§ **Texte de la page**
==========
FICHE MUSIQUE : Portrait de Kanako Wada

KANAKO WADA

 

 

 

 

 

Il existe très peu d’écrits sur Kanako Wada, chanteuse japonaise tombée en discrétion, dont la voix est unique : car il n’existe pas une voix sur terre qui ressemble à la sienne.

Il s’agit donc d’une exception qui ne doit pas au travail, ni à l’imitation, mais à la naissance. Cette voix est une possibilité dans un corps, qui a produit cette réalité une seule fois.

Née le 28 octobre 1961, à Toyonaka, elle a étudié la sculpture à l’Université des Beaux-Arts et de la musique de Tokyo. A cette époque, elle fonde un groupe, « Passing Through », qui deviendra le nom de sa première chanson commercialisée. Elle remporte le prix à la soirée musicale organisée par la compagnie de disques Toshiba Emi ; son premier « single » sort le 21 novembre 1985. Les cheveux raides, longs, elle ressemble à une mince adolescente en jeans et en chaussures fermées dont la chemise soignée promet un mélange de dynamisme et d’élégance.

 « Passing Through », dont le début musical se révèle typique des très bonnes chansons pop de ces années, au Japon, la révèle. Si l’instrumentation, de second plan, se signale par des percutions au synthétiseur, relances anodines, systémiques, la voix de la jeune interprète, assurée, régulière, s’envole facilement, avec une maturité étonnante. La couleur que l’oreille lui prête est le doré. Kanako Wada semble avoir l’haleine fraiche et porte très naturellement dans ses mots ce que le monde a de joli. Sexy, sensuel, habité par les petits matins, son timbre est une énergie souple, qui accompagne la danse et les déplacements.
==========
§ **Données fournies**
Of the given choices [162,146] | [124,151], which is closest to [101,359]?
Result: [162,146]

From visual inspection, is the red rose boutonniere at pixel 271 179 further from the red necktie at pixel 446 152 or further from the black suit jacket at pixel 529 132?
==========
§ **Votre travail**
1 > Répondez à ces questions sur le portrait de Kanako Wada :
(a) Selon le portrait, à quoi la voix de Kanako Wada est-elle due, sinon au travail ou à l'imitation ?
(b) Où et quand Kanako Wada est-elle née ?
(c) Quelle couleur l'oreille prête-t-elle à sa voix dans « Passing Through » ?
2 > Poursuivez le portrait de Kanako Wada après sa dernière phrase, dans le même ton.

§ **Réponses ci-dessous**
1 >
(a) À la naissance.
(b) À Toyonaka, le 28 octobre 1961.
(c) Le doré.

2 >
Deux albums sortent : Tenderness (1986), Tempête calme (1987). Chaque disque contient neuf ou dix chansons.

Les années suivantes, la jeune femme bénéficiera parfois d’un usage subtil, « champagne », du synthétiseur, grâce à la création de sons doux, enchanteurs, comme des touches de couleurs impressionnistes, des harmonicas ou des grattements de cordes. Si beaucoup de ses titres ressortent de la variété, quelques unes de ses chansons sont inouïes. Elle parvient à enrouler sa voix autour de mélodies complexes.

En 1987, après Esquisse, elle est appelée pour contribuer à la bande originale d’un dessin animé, Kimagure Orange Road. C’est un public adolescent, plus jeune qu’elle, à qui elle doit destiner ses chansons : j’ignore quelles attentes les artistes prêtaient alors aux adolescents, mais ceux-ci semblent avoir été, non sans honte, le centre de la société japonaise ; la qualité et la personnalité musicales étaient, à leur égard, obligatoires.

Kanako Wada atteignit là un grand degré d’intensité et de beauté. Elle vendit deux millions et demi d’exemplaires par titre et sortit trois albums en un an : Vocu, puis Kana (1988), Dear (1989).

Aujourd’hui, quand elle cherche à renouer avec un public, elle se sent obligée d’évoquer Kimagure Orange Road, bien qu’insérer des « mangas » puisse paraître dévaluant.

Elle est auteure de ses chansons, et définit ces dernières, en ce qui concerne la maîtrise de leur rythme, comme de la samba[1] – reprise recherchée, aussi, par des chanteuses françaises contemporaines, telles que Pauline Croze ou Camille.

Très bonne en concert, les cheveux coupés, élégante, souriant de bonheur, il lui est reproché d’avoir, par exemple, un visage de professeur de lycée de campagne, dans les rares notes la concernant sur la Toile ; ou bien, elle ne possède pas un visage à la hauteur de sa voix ; tel semble l’esprit des critiques des hommes japonais.

Sortirent dans le commerce : Dessert ni hoshikuzu no jelly wo, et le mini-album Yakusoku no Eve (1990).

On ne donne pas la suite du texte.